O mundo da informação alternativa é esquisito: pois há assuntos que não podem ser enfrentados, pena a excomunhão. Um deste é o futebol.
Blogueiros empenhados numa espécie de guerra de religião, combatida com assinalável violência, contra todas as pessoas que seguem as empresas das equipas desportivas. Proibido falar bem de futebol, proibido festejar as vitórias. Obrigação: falar mal do futebol, sempre.
Os que festejarem as vitórias são deficientes, a informação alternativa não pode fazer isso: há um status que tem de ser defendido. É preciso demonstrar ser superior, ter conseguido livrar-se das correntes do sistema, não cair nas tentações que o conjunto maçónico-financeiro-religioso oferece, observar os acontecimentos com o destaque de quem sabe estar do lado da razão. Só assim podemos recolher o consentimento dos colegas blogueiros e a simpatia dos Leitores.

*TRABALHO PEDIDO*
- a) Segundo o texto sobre futebol, que assunto não pode ser enfrentado no mundo da informação alternativa, sob pena de excomunhão?
- b) Por favor, reescreva em forma de lista o parágrafo do texto sobre futebol que começa por «Blogueiros empenhados numa espécie», mantendo os factos principais.
- c) Retome o texto sobre futebol a partir do ponto em que termina.
A listagem provém de outra fonte.

*LISTAGEM FORNECIDA*
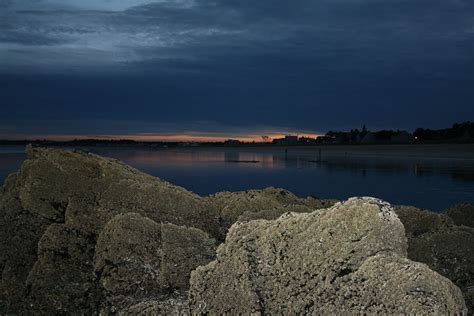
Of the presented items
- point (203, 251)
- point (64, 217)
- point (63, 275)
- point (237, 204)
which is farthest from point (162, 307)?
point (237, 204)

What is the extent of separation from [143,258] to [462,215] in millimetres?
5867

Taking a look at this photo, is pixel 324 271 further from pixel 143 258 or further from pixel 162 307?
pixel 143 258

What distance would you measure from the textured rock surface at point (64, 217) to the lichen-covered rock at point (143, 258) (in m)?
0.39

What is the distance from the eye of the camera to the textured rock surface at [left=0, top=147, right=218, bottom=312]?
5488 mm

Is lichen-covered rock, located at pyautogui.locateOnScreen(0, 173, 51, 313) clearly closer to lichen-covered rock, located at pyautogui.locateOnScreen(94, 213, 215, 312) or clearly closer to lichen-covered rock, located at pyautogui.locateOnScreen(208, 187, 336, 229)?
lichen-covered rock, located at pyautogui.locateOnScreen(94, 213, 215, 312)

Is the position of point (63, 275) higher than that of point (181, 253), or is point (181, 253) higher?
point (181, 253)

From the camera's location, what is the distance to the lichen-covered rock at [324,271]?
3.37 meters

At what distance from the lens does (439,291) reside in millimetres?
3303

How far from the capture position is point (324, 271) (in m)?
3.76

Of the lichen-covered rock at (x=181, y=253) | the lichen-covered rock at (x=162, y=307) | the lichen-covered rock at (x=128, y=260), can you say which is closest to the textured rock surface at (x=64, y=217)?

*RESPOSTAS*
- a) O futebol.

- b)
- Há blogueiros empenhados numa espécie de guerra de religião, travada com assinalável violência contra quem segue as equipas desportivas.
- É proibido falar bem de futebol e festejar as vitórias.
- A obrigação é falar sempre mal do futebol.

- c)
Eu gosto de futebol. E não desde hoje: nunca escondi ser adepto da equipa da minha cidade (a Sampdoria!). Um pouco menos adepto sou da seleção nacional, por questões históricas e pessoais, mas é claro que amanhã vou torcer pelos Azzurri.
Os Europeus de futebol são uma máquina para fazer dinheiro? Sim, óbvio.
São uma ocasião para distrair os povos? Sim, também.
Provocaram a morte de milhares de cães? Sim, é verdade, e esta é sem dúvida a parte mais triste.
Mas eu continuo a gostar de futebol.
Não dou um cêntimo para o mundo do futebol: não compro gadget de equipas, não pago canais de televisão para ver os jogos, não vou ao estádio, nem compro jornais desportivos. Recuso isso, porque não quero financiar um mundo que tem demasiados princípios que não partilho.
Mas amanhã vou torcer pela seleção italiana. Porque se o nosso desejo é ser coerentes, temos de aplicar os mesmos princípios de intransigência em todos os outros campos.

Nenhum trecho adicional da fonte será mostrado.